These are Delhi’s extended witching hours. Between 11pm and 7am, speed demons, high on alcohol or adrenaline, rule the Capital’s mean streets and spill blood almost daily. At least 200 people have died on these roads during the first three months of this year during those dark hours. The toll
crossed 900 in 2011.
Last week, two lives were lost to cars running over 100 km/hour. On April 10, a police constable was mowed down by a speeding Mercedes. Three nights later, a 23-year-old management student crashed into a road divider.
Late in the night, Delhi’s broad avenues also become test tracks for high-speed super cars. There are at least 8,000 such cars registered in the city. Some of them boast a top speed of 400 km/hour and can do 0-100 km/hour in three seconds.
Unfortunately, Delhi’s corridors of death are under nobody’s watch during those deadly night hours. The traffic cops go home. Signals are put on blinker mode. Speed interceptors become useless metal boxes because of the dark.
Of course, traffic cops are out there in full strength to prosecute errant drivers. They have utilised 10 mobile speed interceptors on city’s accident-prone corridors and brought down the number of fatal accidents. But that is only during daytime when Delhi’s seven million vehicles leave little space for dangerous driving.
On an average, 800 speeding tickets are issued by Delhi’s traffic cops daily. Out of these, 650 are for over-speeding, that is, if a vehicle breaks the stipulated speed limit of 60-70km/hour, depending on the location. Only 150 persons are caught for dangerous driving over 90 km/hour.
Top cops say that they cannot afford night patrols because of staff crunch. The entire traffic police force, all 5,770 of them, works on day shifts, managing traffic and issuing tickets for various violations. When there are special drives against drunk driving, some stay on roads till 1am. On most days, cops are home by 10 in the night.
Surely, a section of traffic cops can be earmarked for night vigils when killers at wheel run amok on empty roads. Even the ones kept on reserve at traffic circle offices at night can be utilised for patrolling and surprise checks on the lines of drives against drunken driving.
Technology can substitute the boots on the ground. But even here, the so-called modernisation drives have been in a limbo. The police has been talking about their dream project — an IT-based Intelligent Traffic System — with a state-of-the-art signaling system, a variable messaging system to display real-time traffic situation on road, CCTV coverage of roads and traffic intersections and cameras that can detect signal, speeding and lane violations separately, and functions round the clock. But it has remained a dream for the last four years.

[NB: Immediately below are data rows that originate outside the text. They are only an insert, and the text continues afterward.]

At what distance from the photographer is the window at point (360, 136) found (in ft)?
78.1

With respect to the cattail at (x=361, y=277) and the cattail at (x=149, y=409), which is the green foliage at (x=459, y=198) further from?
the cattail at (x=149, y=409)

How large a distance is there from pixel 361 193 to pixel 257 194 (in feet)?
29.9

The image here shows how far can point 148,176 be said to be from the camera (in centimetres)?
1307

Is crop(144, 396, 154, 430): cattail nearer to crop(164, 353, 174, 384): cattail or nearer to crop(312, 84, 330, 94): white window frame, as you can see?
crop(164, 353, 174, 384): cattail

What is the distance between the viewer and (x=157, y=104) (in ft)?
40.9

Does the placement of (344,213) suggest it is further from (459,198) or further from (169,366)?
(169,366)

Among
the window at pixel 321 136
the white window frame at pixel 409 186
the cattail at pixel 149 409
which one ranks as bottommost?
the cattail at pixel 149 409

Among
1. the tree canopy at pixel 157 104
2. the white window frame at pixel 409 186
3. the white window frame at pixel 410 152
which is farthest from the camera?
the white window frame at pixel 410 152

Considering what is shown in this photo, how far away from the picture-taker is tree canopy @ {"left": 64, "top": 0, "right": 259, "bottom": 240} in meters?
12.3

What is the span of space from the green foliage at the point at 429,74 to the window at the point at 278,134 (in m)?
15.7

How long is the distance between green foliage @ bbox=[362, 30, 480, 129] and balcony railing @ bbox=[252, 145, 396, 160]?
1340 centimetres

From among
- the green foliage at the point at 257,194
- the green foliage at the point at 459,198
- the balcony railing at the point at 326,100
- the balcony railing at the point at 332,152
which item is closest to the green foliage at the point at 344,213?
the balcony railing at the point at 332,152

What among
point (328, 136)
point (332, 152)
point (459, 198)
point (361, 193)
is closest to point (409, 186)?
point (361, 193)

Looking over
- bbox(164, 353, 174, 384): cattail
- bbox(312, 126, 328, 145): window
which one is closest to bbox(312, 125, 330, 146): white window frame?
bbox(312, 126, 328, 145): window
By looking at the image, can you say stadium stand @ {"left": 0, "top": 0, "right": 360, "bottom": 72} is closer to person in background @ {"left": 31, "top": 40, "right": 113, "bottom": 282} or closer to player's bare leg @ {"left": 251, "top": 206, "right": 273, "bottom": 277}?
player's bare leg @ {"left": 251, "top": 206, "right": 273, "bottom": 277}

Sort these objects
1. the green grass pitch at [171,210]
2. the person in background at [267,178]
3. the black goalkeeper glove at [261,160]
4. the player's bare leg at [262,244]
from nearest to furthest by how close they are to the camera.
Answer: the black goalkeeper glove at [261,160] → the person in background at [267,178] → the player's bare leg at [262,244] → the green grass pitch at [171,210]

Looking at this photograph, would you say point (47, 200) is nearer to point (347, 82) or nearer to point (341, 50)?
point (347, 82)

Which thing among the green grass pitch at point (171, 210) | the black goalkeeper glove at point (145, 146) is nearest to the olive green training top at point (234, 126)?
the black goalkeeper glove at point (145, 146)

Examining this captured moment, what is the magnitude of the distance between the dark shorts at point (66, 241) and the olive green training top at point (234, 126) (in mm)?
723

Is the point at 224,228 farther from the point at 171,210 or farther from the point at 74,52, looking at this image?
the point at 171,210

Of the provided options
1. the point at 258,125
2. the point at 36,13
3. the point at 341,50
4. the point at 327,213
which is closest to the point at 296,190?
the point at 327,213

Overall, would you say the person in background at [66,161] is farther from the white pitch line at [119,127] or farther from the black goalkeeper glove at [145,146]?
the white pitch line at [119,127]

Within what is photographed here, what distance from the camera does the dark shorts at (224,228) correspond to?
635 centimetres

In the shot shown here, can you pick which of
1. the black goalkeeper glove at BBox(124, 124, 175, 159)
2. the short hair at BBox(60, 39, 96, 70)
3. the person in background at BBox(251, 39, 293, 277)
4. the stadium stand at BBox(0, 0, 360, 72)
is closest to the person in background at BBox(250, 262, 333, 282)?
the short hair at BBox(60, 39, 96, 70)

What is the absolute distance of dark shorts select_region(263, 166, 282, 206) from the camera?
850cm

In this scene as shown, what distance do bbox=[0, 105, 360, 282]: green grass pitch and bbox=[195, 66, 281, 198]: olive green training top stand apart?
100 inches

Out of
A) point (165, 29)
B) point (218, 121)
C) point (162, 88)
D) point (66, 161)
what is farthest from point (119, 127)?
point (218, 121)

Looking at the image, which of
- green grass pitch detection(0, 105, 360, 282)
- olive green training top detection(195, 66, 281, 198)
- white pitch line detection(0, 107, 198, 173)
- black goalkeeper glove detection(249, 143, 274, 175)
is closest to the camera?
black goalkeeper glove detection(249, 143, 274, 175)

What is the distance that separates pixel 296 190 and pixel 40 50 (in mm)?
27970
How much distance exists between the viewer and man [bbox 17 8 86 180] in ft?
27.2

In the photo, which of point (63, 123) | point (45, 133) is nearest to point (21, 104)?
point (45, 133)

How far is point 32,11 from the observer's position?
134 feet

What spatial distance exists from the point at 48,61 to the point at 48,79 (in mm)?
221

In these four years, planning, high-level meetings, feasibility studies and several rounds of bidding have escalated the cost of the project three folds. Mumbai and Bangalore have already taken the lead and their projects are in the final stages of implementation. Delhi’s officials are still conducting field trips.
Of course, the traffic police are promising to install the much-touted speed cameras at 70 locations within two months. These cameras, cops claim, can record vehicles for speed and photograph car number plates. While the Capital waits for the cops to deliver on yet another promise, stay indoors or hang by a prayer if you step out during those witching hours.